Meinethalben sollen sie Brauchtum pflegen, wenn's denn unbedingt der Pflege bedarf, und, ja, von mir aus sollen sie stolz auf Deutschland sein, auch wenn ich das ums Verrecken nicht nachvollziehen kann. Dazu, mit heller Haut innerhalb eines bestimmten Landstrichs auf die Welt gekommen zu sein, habe ich nichts beigetragen, es ist nichts als eine Laune der Natur. Darum irgendein Brimborium zu machen oder gar Stolz zu empfinden darüber, ist daher aus meiner Sicht mindestens genauso ballaballa wie, das um ein dreifarbig eingefärbtes Stück Stoff zu tun. Oder um eine mit dem Thema des langsamen Satzes aus Haydns Kaiserquartett unterlegte Strophe eines Gedichts Hoffmanns von Fallersleben. Oder auch, es für ein Zeichen von Mannbarkeit zu halten, sich mittels scharfer Blankwaffen nach strengen Ritualen gegenseitig die Fresse zu zersäbeln. Nun habe ich erst mal kein Problem mit Patrioten, nur weil ich selbst keiner bin. So lange Patriotismus nicht auf Ausgrenzung und ethnisch herbeiphantasiertes Überlegenheitsgehabe hinausläuft, soll's mir egal sein. Nur bin ich noch bislang noch kaum jemandem begegnet, der sich als deutscher Patriot oder als national eingestellt bezeichnet, der nicht irgendwann angefangen hätte, was von Deutsche zuerst! zu faseln.
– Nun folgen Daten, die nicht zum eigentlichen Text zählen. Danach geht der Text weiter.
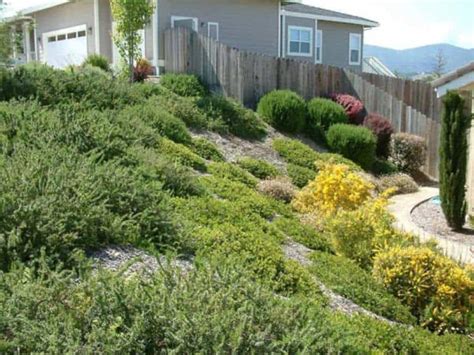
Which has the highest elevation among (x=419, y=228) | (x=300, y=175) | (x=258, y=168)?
(x=258, y=168)

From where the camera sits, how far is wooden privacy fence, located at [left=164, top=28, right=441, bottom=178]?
17.7 metres

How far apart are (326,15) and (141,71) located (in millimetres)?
12791

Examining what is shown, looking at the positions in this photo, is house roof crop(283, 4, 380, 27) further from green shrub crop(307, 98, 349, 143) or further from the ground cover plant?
the ground cover plant

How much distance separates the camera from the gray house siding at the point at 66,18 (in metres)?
24.2

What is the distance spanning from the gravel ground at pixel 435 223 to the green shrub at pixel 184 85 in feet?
22.9

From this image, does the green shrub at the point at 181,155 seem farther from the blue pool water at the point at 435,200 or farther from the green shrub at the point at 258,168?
the blue pool water at the point at 435,200

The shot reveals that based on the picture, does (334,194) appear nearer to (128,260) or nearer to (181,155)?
(181,155)

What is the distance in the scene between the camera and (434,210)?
12.5 metres

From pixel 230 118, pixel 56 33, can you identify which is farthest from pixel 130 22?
pixel 56 33

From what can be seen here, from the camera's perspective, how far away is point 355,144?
52.0 feet

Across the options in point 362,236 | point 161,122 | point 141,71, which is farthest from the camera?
point 141,71

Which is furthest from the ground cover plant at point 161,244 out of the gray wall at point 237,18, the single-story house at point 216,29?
the single-story house at point 216,29

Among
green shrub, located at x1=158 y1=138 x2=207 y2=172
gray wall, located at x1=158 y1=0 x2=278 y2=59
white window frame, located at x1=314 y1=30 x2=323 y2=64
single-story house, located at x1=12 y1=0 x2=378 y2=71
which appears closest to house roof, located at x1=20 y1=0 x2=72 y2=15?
single-story house, located at x1=12 y1=0 x2=378 y2=71

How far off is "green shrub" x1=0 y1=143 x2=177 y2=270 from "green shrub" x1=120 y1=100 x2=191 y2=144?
4.62m
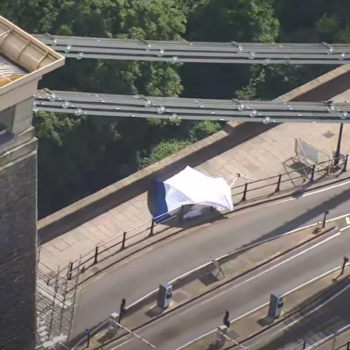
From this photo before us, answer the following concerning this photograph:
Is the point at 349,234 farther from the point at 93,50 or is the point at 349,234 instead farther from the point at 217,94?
the point at 217,94

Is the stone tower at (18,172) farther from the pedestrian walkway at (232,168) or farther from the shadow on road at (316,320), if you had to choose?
the pedestrian walkway at (232,168)

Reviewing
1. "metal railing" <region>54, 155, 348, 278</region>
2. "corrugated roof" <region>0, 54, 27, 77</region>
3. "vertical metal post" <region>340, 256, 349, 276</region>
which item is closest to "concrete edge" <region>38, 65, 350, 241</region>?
"metal railing" <region>54, 155, 348, 278</region>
Da scheint man bei der Deutschen Burschenschaft bzw. der Wiener Teutonia, die gerade deren Vorsitz hat, anderer Meinung zu sein. Die Herren Studiosi sehen sich als verfolgte Minderheit und fordern unter anderem, Antigermanismus und Deutschenfeindlichkeit stärker in den wissenschaftlichen Fokus zu nehmen. Das mündete dann in der Spitzenleistung, von Neumitgliedern allen Ernstes eine Art Ariernachweis zu fordern (was man mittlerweile wieder zurück gezogen hat). Auch sonst scheint man sich alle Mühe zu geben, dem Bild zu entsprechen, das unter anderem Heinrich Mann und Kurt Tucholsky von solchen Veranstaltungen gezeichnet haben. Mir ist natürlich bewusst, dass Burschenschaften nicht repräsentativ sind für Studentenverbindungen und dass die Deutsche Burschenschaft gerade mal ein halbes Promill der in Verbindungen organisierten Studenten in Deutschland ausmacht. Man sollte den Einfluss dieser völkischen Knalldeppen also weiß Gott nicht überschätzen.
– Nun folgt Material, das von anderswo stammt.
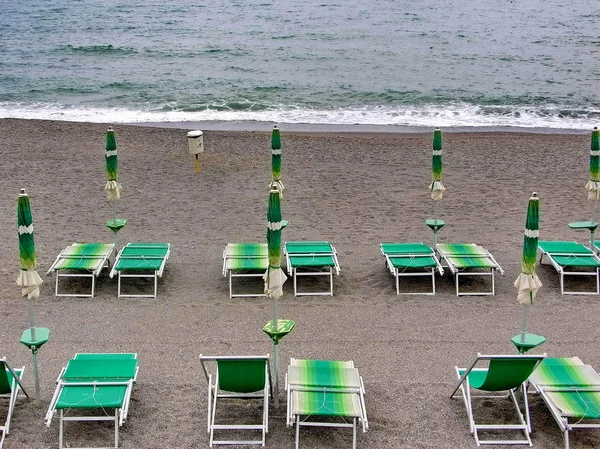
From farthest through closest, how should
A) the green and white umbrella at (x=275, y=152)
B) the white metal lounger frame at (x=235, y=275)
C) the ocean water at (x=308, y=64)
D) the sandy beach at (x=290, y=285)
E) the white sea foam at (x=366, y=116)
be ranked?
the ocean water at (x=308, y=64) < the white sea foam at (x=366, y=116) < the green and white umbrella at (x=275, y=152) < the white metal lounger frame at (x=235, y=275) < the sandy beach at (x=290, y=285)

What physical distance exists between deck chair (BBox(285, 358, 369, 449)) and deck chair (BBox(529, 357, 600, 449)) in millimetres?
1826

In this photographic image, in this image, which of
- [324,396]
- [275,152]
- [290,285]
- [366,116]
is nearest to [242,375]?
[324,396]

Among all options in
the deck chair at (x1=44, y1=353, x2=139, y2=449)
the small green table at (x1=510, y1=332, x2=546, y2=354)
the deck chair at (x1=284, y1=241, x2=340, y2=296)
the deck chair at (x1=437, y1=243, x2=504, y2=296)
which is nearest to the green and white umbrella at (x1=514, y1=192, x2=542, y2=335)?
the small green table at (x1=510, y1=332, x2=546, y2=354)

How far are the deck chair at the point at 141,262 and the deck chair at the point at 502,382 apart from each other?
15.6 feet

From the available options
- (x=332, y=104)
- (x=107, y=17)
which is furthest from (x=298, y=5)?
(x=332, y=104)

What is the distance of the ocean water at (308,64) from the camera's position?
2698cm

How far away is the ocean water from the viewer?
27.0 metres

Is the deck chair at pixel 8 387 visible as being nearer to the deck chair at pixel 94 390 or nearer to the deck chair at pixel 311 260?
the deck chair at pixel 94 390

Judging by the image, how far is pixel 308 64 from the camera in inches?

Eines will mir aber nicht in den Kopf: Wenn der Rest der organisierten Studentenschaft sich für gesellschaftlich relevant hält oder für immer noch zeitgemäß, warum jagen sie diese völkischen Dödel dann nicht dorthin, wo sie hingehören, nämlich wenn schon nicht in die Wüste, dann wenigstens vom Hof? Wie können sie es ertragen, mit so was in einem Topf zu landen? Tradition? Also bitte, mit dem bloßen Verweis auf Tradition lässt sich noch der größte Schwachsinn trefflich begründen. Eigentlich gibt es nur eine logische Erklärung, warum man solche Schritte noch nicht unternommen hat: Das Gedankengut, das in den Reihen der Deutschen Burschenschaft gepflegt wird, genießt unter Chargierten weit mehr Sympathie als man allgemein eingestehen mag. Das, und nicht die bräunlich müffelnde Vereinsmeierei eines kleinen Haufens Gestriger, sollte zu denken geben.